Say hello to Gareth Davis, a creative completely dedicated to the work he chose to pursue: creating high quality films. Having known Gareth since high school, we always knew of his creativity and we’re so excited for him to be pursuing his own venture! Gareth has a knack for bringing a vision to life, and holds himself to the highest of standards. And this is demonstrated so clearly in his work.
Also, Gareth’s company, Day Job Films, recently won the city-wide award for Best Cinematography on their film “A Long Way to Fall.”
Now, let’s sneak onto the set and see Gareth’s tools of the trade:
1) The main problem with DSLR videography is poor audio quality. To make sure I get the best sound in my projects, I always bring along a portable audio recorder. This particular recorder allows me to get DVD quality audio in a device that can easily fit in my kit or any bag. A simple strap lets me loop it over my neck for added convenience when on run-and-gun style shoots.
2) Of course, the standard operating procedure for interviews is to have an audio guy/gal on hand to run microphones and recorders. Since many of my shoots are one-man shows, I always bring along my high quality wireless lavalier microphone system. That way I can mike up my subject and not have to worry about it as the shoot goes on.
3) Every professional will need that certain pick me up throughout the day. Mine is coffee and this lens shaped mug is the vessel of choice for my daily brew.

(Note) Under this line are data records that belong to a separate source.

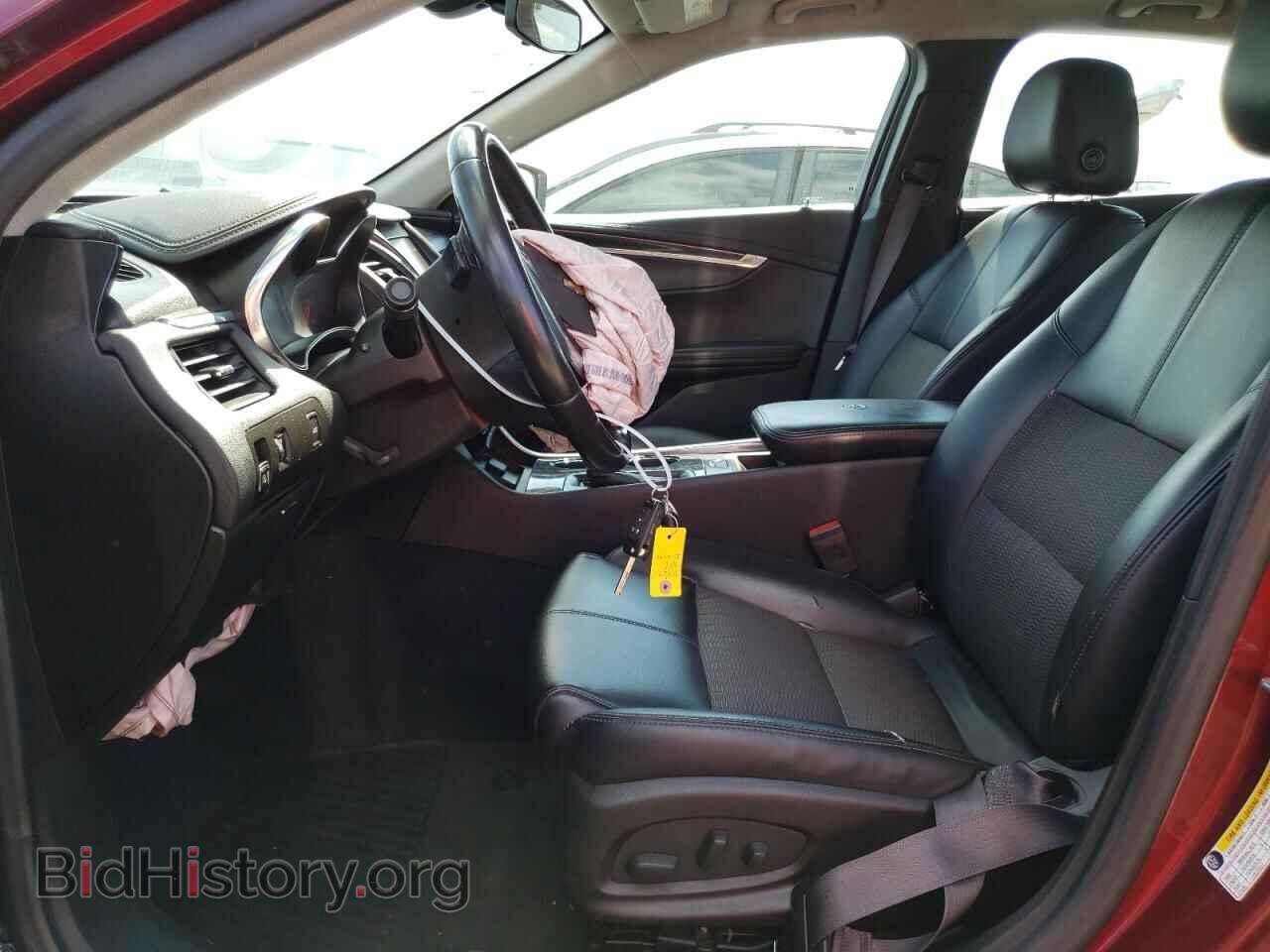 2017 CHEVROLET IMPALA - VIN: 2G1105S36H9104933 - Фото 7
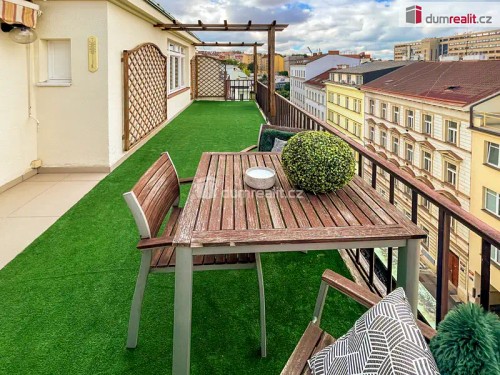 Prodaný byt 3+kk 85 m²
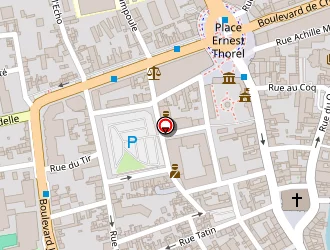 Carte de Clope Store 27 à Louviers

4) No matter what the shoot, I always bring along a full arsenal of lens filters to counteract too much light, reflections, bad lens glare, etc. These particular filters are variable neutral density filters. I can put one on each lens and adjust them for varying brightness as the shoot goes on.
5) Never underestimate the value of a pair of good headphones. Typically, you would see a sound kit that includes a nice big pair of isolating, over-ear headphones. In the interest of space, I have found a good set of earbuds that suits my needs perfectly.
6) I have a number of memory cards for my camera and audio recorder, so to keep them safe and all in one place, I keep them in this handy little case. The case is crack proof and water tight, so I know that my memory cards are well taken care of even when a shoot gets a little messy.
7) Like many videographers these days, I have adopted the use of a DSLR camera for my shoots. This is my Canon 60D, not quite as “high end” as the upper echelon models of Canon DSLRs but it always gets me the image I need.
8) The best way to keep your lenses clean is to have a compact cleaner that you can keep tucked in your pocket. Microfiber cloth is a good option but I always find that I’m losing them or that they simply get too dirty after a while. This little Lens Pen has a retractable brush on one end and a cleaning solution infused scrubber on the other.
9) What good is a camera without a lens? I currently have my kit tricked out with three lenses affording me a focal length from 10mm to 200mm.
10) I always have spare batteries on me, even if every battery is fully charged. This is one of my camera batteries (the other is still in the camera, shame on me). I always pick up a fresh pack of AA batteries for my audio equipment right before a shoot, too, just to make sure I’ve got all the juice I’ll need.
11) When I’m on a shoot, it’s easy to lose track of time. That is the worst problem to have when your shoot day is time sensitive, so I never leave the house without a watch on my wrist. Some people use their phones, but when you are holding a camera or checking a script, it’s much easier to simply check my watch,
12) I’ve made the mistake of leaving without this far too many times before. Without this battery charger, I run the risk of having to have that awkward conversation involving asking someone to run and get it for me. Never fun.
13) (Not pictured, TAKING the picture) I never go anywhere without my phone. Along with my Google Drive app and the six or seven email addresses all synched to it, I can keep myself connected to any file or person I need so long as I have a signal. It’s probably safe to say that this is crucial to ANY professional!